- **PASSAGE DU TEXTE**:
----------

Deux ans avant The King of New York, sortaient Colors (1988) et Do The Right Thing (1989). Le premier est un film de Dennis Hopper, portait de l'opposition entre la police de Los Angeles et les gangs de rue, sur une B.O hip-hop composée par certains des artistes les plus populaires de l'époque (Ice T, Kool G rap, Rakim, etc.). Et le second , film culte de Spike Lee, chronique le quotidien d'un quartier de Brooklyn avec, en creux, la question de l'identité noire, au rythme du morceau Fight The Power du groupe Public Ennemy, présent dans le générique et diffusé à plusieurs reprises par le poste radio d'un des personnages.

----------

- **ENTRÉES FOURNIES**:
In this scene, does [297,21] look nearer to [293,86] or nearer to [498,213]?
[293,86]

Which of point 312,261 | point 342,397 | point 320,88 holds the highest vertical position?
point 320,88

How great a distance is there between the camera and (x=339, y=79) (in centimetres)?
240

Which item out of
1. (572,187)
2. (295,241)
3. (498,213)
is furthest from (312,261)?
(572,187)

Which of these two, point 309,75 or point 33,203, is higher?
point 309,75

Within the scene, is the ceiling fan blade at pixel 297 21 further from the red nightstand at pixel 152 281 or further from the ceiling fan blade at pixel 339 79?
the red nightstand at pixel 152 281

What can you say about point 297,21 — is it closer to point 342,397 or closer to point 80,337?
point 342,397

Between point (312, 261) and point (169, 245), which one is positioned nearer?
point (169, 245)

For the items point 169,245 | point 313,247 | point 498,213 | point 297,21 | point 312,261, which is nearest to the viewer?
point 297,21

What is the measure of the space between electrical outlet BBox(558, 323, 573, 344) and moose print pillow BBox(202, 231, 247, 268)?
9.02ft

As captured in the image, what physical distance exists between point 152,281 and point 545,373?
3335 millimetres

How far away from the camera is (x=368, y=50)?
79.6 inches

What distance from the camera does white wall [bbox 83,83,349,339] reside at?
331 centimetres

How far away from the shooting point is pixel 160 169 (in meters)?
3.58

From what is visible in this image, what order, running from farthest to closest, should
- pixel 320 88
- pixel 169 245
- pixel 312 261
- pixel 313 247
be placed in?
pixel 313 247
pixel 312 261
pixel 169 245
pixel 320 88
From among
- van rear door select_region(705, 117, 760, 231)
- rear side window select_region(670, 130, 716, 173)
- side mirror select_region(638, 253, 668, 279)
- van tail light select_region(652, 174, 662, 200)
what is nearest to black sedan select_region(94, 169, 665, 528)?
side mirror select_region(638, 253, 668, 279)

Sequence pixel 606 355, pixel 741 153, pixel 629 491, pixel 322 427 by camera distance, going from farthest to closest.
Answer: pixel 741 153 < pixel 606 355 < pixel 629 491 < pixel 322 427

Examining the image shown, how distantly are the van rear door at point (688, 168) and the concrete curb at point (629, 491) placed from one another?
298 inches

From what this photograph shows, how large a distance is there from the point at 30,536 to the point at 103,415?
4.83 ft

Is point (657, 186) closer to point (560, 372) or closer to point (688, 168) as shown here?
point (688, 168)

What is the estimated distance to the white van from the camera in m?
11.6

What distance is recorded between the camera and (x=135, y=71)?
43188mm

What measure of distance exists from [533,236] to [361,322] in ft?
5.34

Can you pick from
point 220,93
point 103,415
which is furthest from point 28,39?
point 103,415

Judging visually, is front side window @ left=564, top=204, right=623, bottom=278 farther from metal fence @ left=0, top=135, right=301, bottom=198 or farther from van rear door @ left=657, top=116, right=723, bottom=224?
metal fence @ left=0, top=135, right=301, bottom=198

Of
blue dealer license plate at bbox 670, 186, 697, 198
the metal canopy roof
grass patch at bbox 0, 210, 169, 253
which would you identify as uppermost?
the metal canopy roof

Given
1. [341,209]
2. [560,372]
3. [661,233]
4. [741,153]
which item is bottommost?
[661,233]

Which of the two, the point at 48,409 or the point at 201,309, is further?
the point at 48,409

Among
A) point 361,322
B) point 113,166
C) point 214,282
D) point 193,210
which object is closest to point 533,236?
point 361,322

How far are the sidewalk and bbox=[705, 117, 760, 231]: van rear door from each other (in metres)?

----------

- **OBJECTIF A**: Selon le passage sur Colors et Do The Right Thing, quel groupe interprète le morceau Fight The Power ?
- **OBJECTIF B**: Reprenez le passage sur Colors et Do The Right Thing en commençant à « Deux ans avant » et en terminant à « d'un des personnages. », mais substituez « bande originale » à « B.O ».
- **OBJECTIF C**: Poursuivez le passage sur Colors et Do The Right Thing à la suite de sa dernière phrase.

- **RÉPONSE RÉDIGÉE A**: Le groupe Public Ennemy.

- **RÉPONSE RÉDIGÉE B**:
Deux ans avant The King of New York, sortaient Colors (1988) et Do The Right Thing (1989). Le premier est un film de Dennis Hopper, portait de l'opposition entre la police de Los Angeles et les gangs de rue, sur une bande originale hip-hop composée par certains des artistes les plus populaires de l'époque (Ice T, Kool G rap, Rakim, etc.). Et le second , film culte de Spike Lee, chronique le quotidien d'un quartier de Brooklyn avec, en creux, la question de l'identité noire, au rythme du morceau Fight The Power du groupe Public Ennemy, présent dans le générique et diffusé à plusieurs reprises par le poste radio d'un des personnages.

- **RÉPONSE RÉDIGÉE C**:
Tout au long des années 1990, le mouvement hip-hop et les hood movies vont s'entre-alimenter. Le rappeur Ice T jouera ainsi un policier dans New Jack City (doublé par Joey Starr) ; Tupac et Mc Ren de NWA devront jouer dans Menace II Society dont la B.O presque exclusivement rap contient près de 16 morceaux. Tupac jouera d'ailleurs des rôles principaux/secondaires de Juice, Poetic Justice... La boucle sera bouclée avec Paid in Full en 2002, avec le rappeur new-yorkais Cam'Ron, et surtout produit par Roc-A-Fella Films, boîte de production du rappeur Jay-Z.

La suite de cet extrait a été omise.